Beaucoup d’acteurs et amoureux du sport au Tchad se posent la question. Il y a ceux qui sont affirmatifs, même s’ils ne donnent pas d’arguments convaincants. Il y a ceux qui disent non, justifiant leurs assertions par l’absence de vision et la navigation à vue, deux termes qui ne veulent pas dire grand-chose. Toujours est-il que, l’État a toujours réservé dans les différents gouvernements, une place au sport. Il définit dans ce cadre, sa politique et détermine le budget correspondant. Les objectifs visés sont inscrits dans le programme d’actions annuelles du gouvernement, validé par un vote de l’Assemblée nationale.
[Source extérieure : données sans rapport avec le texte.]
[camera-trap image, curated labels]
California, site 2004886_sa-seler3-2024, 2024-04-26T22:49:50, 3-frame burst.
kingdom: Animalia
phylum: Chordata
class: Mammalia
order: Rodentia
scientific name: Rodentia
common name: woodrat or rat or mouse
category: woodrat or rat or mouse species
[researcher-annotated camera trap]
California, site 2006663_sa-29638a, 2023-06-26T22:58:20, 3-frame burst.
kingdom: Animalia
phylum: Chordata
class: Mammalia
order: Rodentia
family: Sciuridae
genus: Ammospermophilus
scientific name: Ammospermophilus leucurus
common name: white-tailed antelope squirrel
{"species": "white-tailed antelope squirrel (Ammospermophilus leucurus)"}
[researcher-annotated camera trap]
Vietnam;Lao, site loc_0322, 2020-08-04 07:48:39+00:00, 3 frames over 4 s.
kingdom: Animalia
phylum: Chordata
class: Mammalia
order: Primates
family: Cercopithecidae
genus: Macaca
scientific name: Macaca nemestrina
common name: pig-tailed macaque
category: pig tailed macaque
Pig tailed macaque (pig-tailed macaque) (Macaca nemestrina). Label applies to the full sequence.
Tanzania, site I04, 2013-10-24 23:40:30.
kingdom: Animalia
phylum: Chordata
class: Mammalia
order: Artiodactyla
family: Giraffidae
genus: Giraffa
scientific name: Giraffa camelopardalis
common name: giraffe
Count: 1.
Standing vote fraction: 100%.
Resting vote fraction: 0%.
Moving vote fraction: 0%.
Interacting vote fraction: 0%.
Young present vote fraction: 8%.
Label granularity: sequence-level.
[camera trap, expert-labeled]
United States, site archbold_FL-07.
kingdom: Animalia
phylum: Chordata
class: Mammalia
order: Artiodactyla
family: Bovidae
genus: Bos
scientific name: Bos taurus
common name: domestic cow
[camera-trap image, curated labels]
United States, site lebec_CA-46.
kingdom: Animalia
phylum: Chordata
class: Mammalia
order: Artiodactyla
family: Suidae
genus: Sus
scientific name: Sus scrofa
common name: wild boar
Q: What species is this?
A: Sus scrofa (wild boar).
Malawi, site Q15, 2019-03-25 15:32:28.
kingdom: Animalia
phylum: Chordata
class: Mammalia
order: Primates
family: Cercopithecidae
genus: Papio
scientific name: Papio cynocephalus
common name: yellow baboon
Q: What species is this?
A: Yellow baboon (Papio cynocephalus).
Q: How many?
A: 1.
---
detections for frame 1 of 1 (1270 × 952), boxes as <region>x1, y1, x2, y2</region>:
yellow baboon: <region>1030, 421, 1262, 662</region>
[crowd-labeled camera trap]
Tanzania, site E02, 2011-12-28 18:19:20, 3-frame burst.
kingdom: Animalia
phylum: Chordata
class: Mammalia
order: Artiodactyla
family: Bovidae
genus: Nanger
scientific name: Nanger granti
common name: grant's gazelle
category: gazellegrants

Aujourd’hui quelle est la situation dans la transition en cours au Tchad ? Deux actes majeurs posés par les nouvelles autorités, déterminent la politique de l’État en matière de sport. Le 1er acte est posé par le président de la transition, chef de l’État, le général d’armée Mahamat IDRISS DEBY ITNO. C’était à l’occasion de la clôture du 2ème forum de la jeunesse, organisé en 2021 à Ndjamena, lorsqu’il annonça devant le conseil national des jeunes (CNCJ) : « je déclare l’année 2022 comme l’année du sport au Tchad, l’année de tous les sports. Pour ce faire, le gouvernement est appelé à relancer tous les championnats des jeunes : les inter-provinces, les inters-villes, les inter-universités et les inter-quartiers, et à y mettre le prix ».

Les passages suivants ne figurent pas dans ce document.